[The exercise] Recast the rows below, from the line holding "From the camera, at" through the end of the rows (both ends included), as a JSON list of strings with one string per line, leaving out blank lines.

[Provided data]
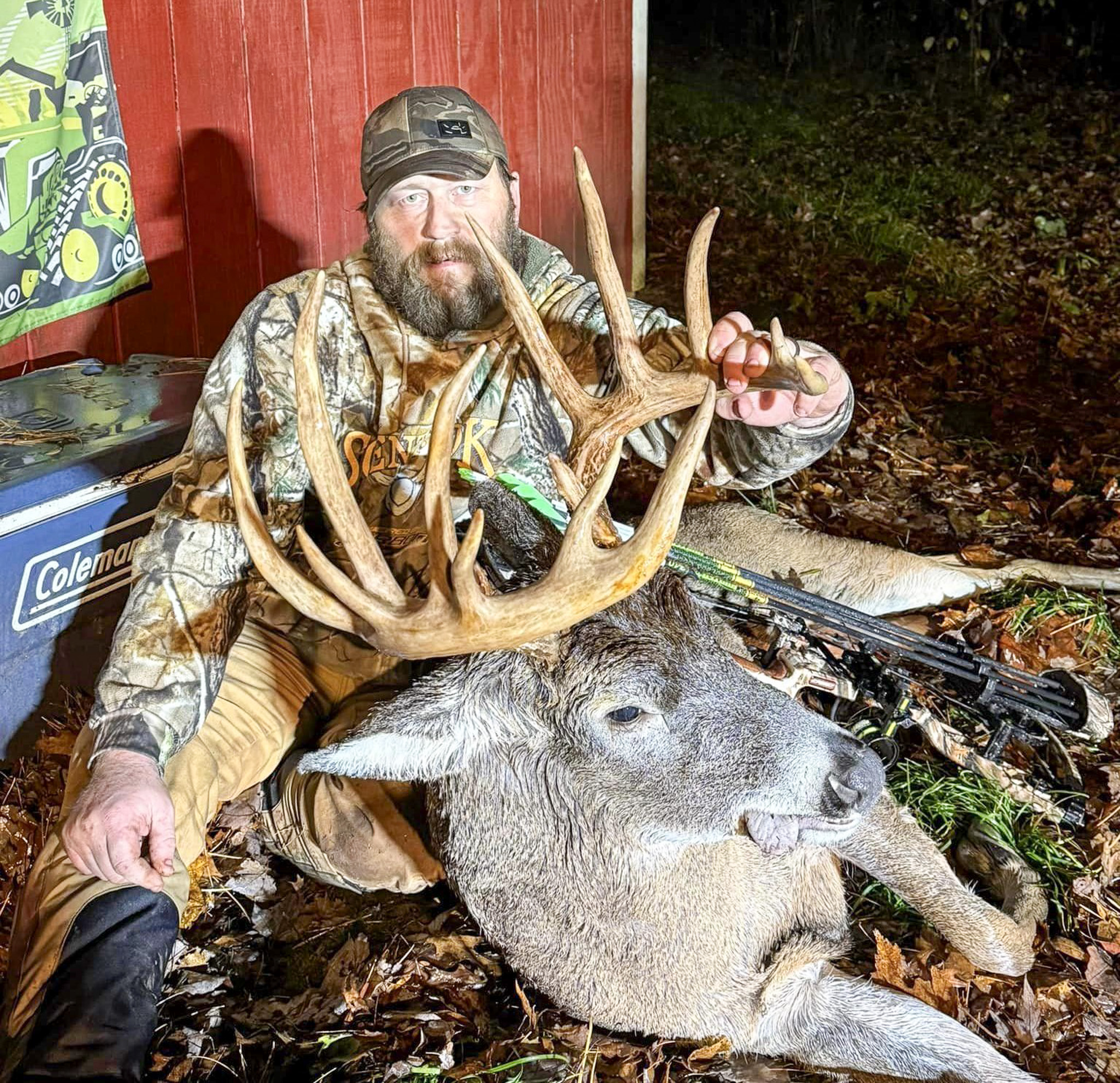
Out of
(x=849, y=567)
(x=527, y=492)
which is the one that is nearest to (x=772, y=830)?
(x=527, y=492)

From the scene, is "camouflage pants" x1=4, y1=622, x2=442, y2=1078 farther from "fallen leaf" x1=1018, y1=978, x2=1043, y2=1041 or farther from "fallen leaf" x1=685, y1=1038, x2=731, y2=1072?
"fallen leaf" x1=1018, y1=978, x2=1043, y2=1041

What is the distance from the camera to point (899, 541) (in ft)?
18.0

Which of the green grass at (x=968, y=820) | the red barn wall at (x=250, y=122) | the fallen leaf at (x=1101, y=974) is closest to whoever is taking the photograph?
the fallen leaf at (x=1101, y=974)

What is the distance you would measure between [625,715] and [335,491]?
843mm

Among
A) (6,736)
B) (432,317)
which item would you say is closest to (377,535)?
(432,317)

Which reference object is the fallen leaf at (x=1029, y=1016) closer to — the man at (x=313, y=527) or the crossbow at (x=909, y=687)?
the crossbow at (x=909, y=687)

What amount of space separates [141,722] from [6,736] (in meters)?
1.09

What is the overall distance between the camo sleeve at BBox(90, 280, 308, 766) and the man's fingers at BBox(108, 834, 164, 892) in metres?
0.25

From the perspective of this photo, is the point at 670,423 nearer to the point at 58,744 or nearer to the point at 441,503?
the point at 441,503

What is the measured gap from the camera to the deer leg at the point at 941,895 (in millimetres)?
3336

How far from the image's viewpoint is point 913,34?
50.0ft

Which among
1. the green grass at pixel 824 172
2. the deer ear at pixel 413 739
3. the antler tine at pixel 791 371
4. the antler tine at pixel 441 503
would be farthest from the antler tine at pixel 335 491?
the green grass at pixel 824 172

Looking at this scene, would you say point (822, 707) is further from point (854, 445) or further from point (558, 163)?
point (558, 163)

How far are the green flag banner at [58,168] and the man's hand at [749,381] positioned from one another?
2678 millimetres
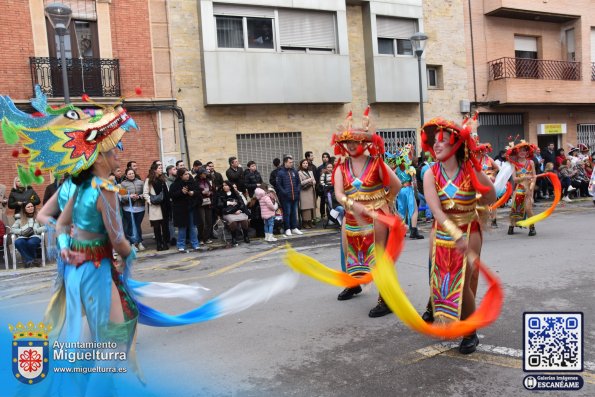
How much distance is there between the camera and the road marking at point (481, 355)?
3.70 meters

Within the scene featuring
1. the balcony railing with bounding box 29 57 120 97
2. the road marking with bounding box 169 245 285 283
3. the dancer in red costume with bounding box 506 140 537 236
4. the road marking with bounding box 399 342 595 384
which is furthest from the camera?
the balcony railing with bounding box 29 57 120 97

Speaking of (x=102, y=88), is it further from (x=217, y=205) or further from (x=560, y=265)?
(x=560, y=265)

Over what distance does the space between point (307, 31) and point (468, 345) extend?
1336cm

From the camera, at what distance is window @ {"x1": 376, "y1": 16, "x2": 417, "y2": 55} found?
16.8m

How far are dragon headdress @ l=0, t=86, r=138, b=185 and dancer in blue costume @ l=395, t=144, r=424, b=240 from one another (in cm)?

[Answer for the task]
[
  "From the camera, at what distance is window @ {\"x1\": 376, \"y1\": 16, \"x2\": 417, \"y2\": 55} found?",
  "16.8m",
  "How far are dragon headdress @ l=0, t=86, r=138, b=185 and dancer in blue costume @ l=395, t=144, r=424, b=240 from one another (in cm)?"
]